NOMA Inspired Integrated Sensing and Communication

A non-orthogonal multiple access (NOMA)-inspired integrated sensing and communication (ISAC) framework is proposed, where a dual-functional base station (BS) transmits the composite unicast communication signal and sensing signal. In contrast to treating the sensing signal as the harmful interference to communication, in this work, multiple beams of the sensing signal are employed to convey multicast information following the concept of NOMA. Then, each communication user receives multiple multicast streams and one desired unicast stream, which are detected via successive interference cancellation (SIC). Based on the proposed framework, a multiple-objective optimization problem (MOOP) is formulated for designing the transmit beamforming, which characterizes the communication-sensing trade-off. For general the multiple-user scenario, the formulated MOOP is converted to a single-objective optimization problem (SOOP) via the e-constraint method.

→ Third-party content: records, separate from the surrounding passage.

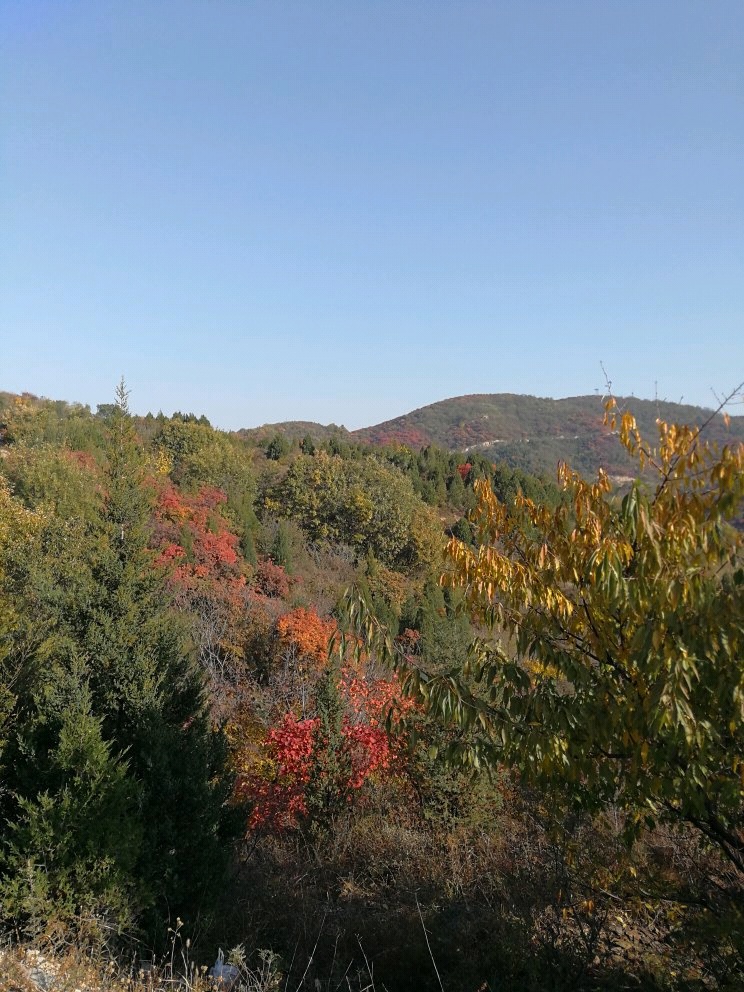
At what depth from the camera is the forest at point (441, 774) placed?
3211 mm

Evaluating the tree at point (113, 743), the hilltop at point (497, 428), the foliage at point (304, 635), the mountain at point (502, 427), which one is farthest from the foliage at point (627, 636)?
the mountain at point (502, 427)

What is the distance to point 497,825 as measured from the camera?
11773 millimetres

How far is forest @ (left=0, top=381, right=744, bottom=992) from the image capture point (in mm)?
3211

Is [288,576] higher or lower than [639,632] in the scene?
lower

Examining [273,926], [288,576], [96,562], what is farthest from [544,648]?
[288,576]

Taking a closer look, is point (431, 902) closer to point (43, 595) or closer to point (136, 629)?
point (136, 629)

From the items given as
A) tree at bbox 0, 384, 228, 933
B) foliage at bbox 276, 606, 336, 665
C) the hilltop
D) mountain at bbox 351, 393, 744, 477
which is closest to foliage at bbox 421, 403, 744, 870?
tree at bbox 0, 384, 228, 933

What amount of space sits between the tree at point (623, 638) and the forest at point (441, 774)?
17mm

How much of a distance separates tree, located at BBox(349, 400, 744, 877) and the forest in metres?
0.02

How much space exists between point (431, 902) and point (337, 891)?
2.13 m

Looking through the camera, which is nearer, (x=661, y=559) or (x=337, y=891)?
(x=661, y=559)

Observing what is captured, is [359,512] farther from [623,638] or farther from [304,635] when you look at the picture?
[623,638]

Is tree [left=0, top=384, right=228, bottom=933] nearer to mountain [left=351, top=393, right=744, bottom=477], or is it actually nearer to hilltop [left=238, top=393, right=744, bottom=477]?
hilltop [left=238, top=393, right=744, bottom=477]

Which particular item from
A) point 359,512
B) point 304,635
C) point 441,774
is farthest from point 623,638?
point 359,512
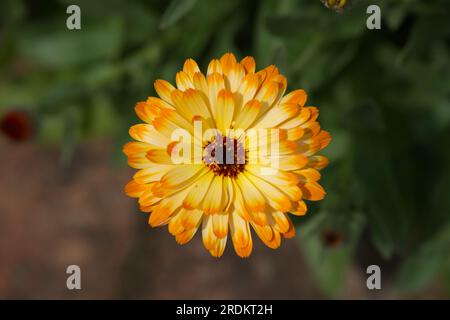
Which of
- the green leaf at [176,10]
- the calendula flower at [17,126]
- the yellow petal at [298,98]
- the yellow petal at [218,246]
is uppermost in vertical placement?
the green leaf at [176,10]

Then, a block coordinate descent (BCD) algorithm is proposed by employing fractional programming (FP) and successive convex approximation (SCA) to find a suboptimal solution. For the special single-user scenario, the globally optimal solution can be obtained by transforming the MOOP to a quadratic semidefinite program (QSDP). Moreover, it is rigorously proved that 1) in the multiple-user scenario, the proposed framework always outperform the sensing-interference-cancellation (SenIC) ISAC frameworks by further exploiting sensing signal for delivering information; 2) in the single-user scenario, the proposed framework achieves the same performance as the existing SenIC ISAC frameworks, which reveals that the sensing interference coordination is not required in this case. Numerical results verify the theoretical results and show that exploiting one beam of the sensing signal for delivering multicast information is sufficient for the proposed framework.